Dataset entries →
+===+

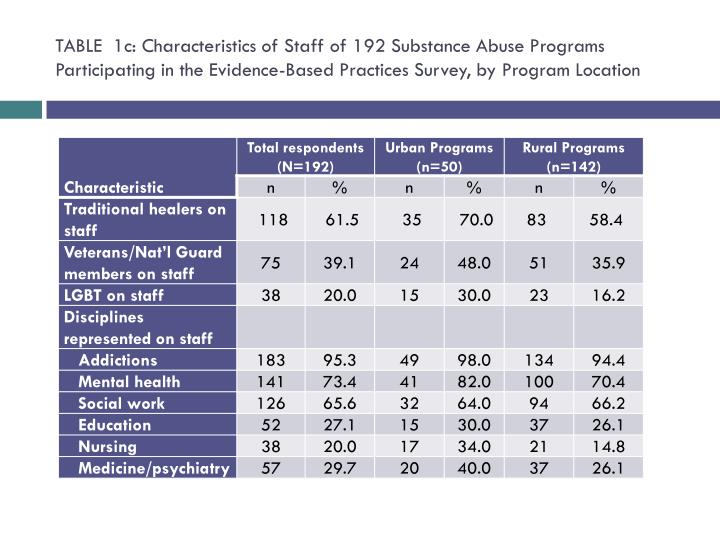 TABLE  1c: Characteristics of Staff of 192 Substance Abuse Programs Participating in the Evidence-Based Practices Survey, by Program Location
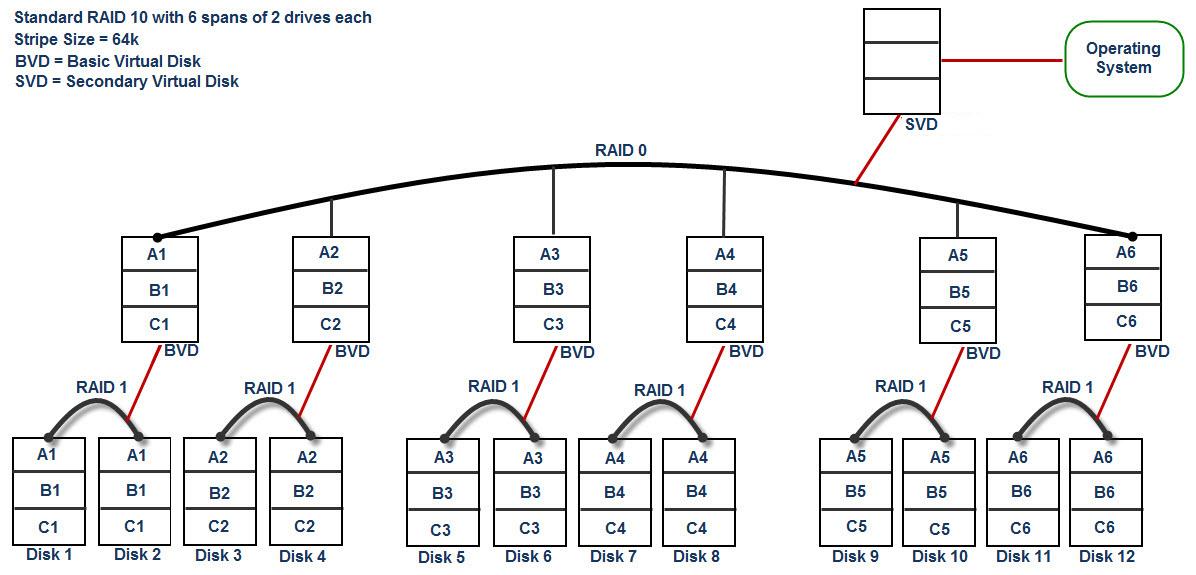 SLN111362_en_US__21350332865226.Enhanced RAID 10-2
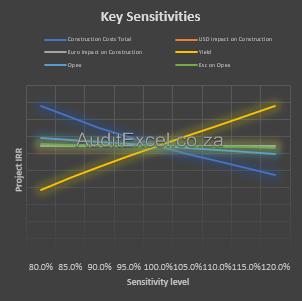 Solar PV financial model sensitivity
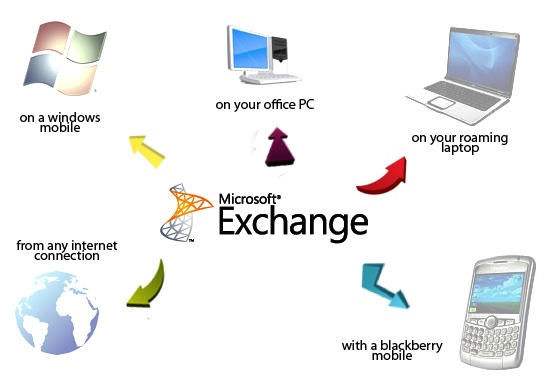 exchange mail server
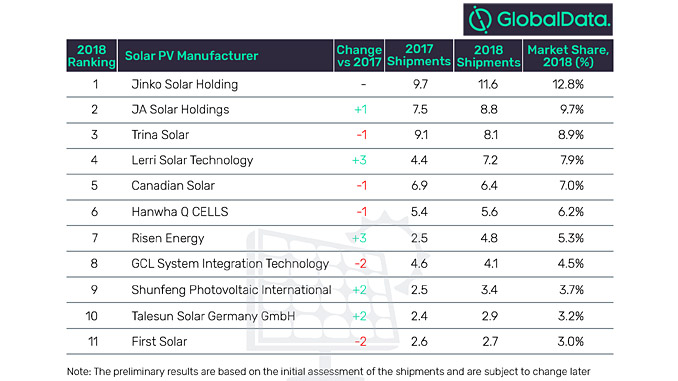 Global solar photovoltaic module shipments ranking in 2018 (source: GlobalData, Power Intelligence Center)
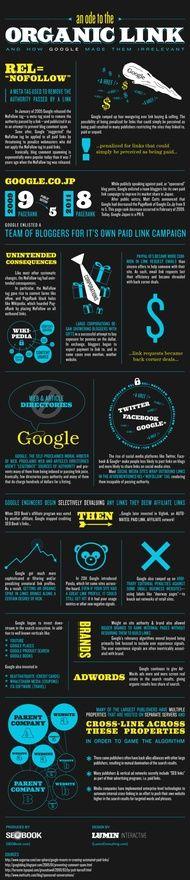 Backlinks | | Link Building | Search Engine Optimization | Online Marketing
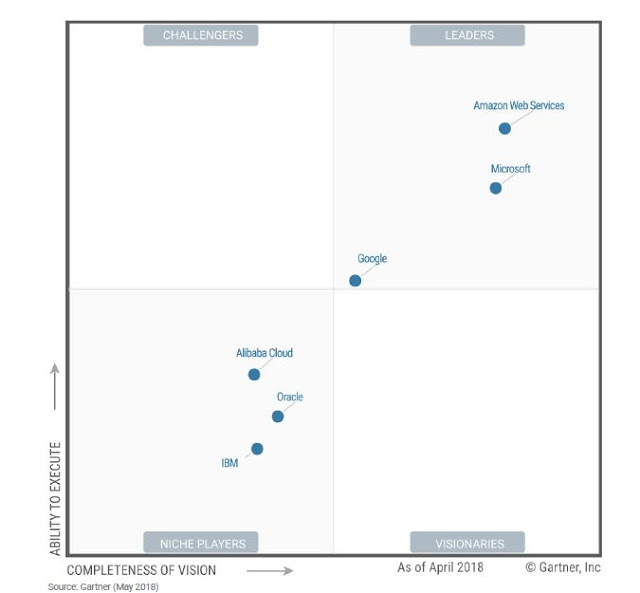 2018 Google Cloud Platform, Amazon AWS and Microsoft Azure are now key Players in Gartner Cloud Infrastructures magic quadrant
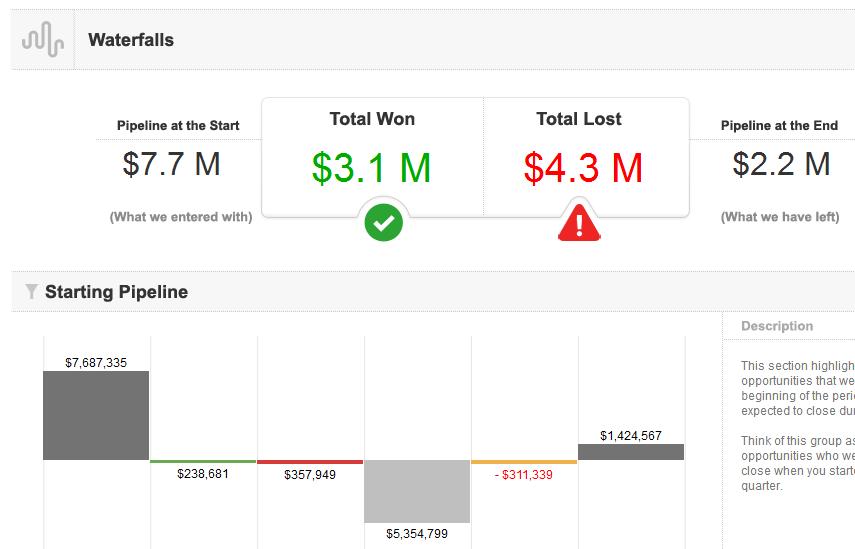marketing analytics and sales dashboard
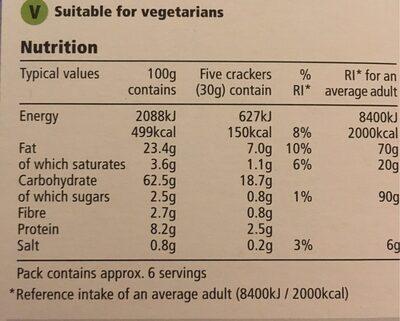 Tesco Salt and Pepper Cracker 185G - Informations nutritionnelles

+===+

Your goal →
Copy the data precisely. Skip every picture.

Your response →
 TABLE  1c: Characteristics of Staff of 192 Substance Abuse Programs Participating in the Evidence-Based Practices Survey, by Program Location
 SLN111362_en_US__21350332865226.Enhanced RAID 10-2
 Solar PV financial model sensitivity
 exchange mail server
 Global solar photovoltaic module shipments ranking in 2018 (source: GlobalData, Power Intelligence Center)
 Backlinks | | Link Building | Search Engine Optimization | Online Marketing
 2018 Google Cloud Platform, Amazon AWS and Microsoft Azure are now key Players in Gartner Cloud Infrastructures magic quadrant
marketing analytics and sales dashboard
 Tesco Salt and Pepper Cracker 185G - Informations nutritionnelles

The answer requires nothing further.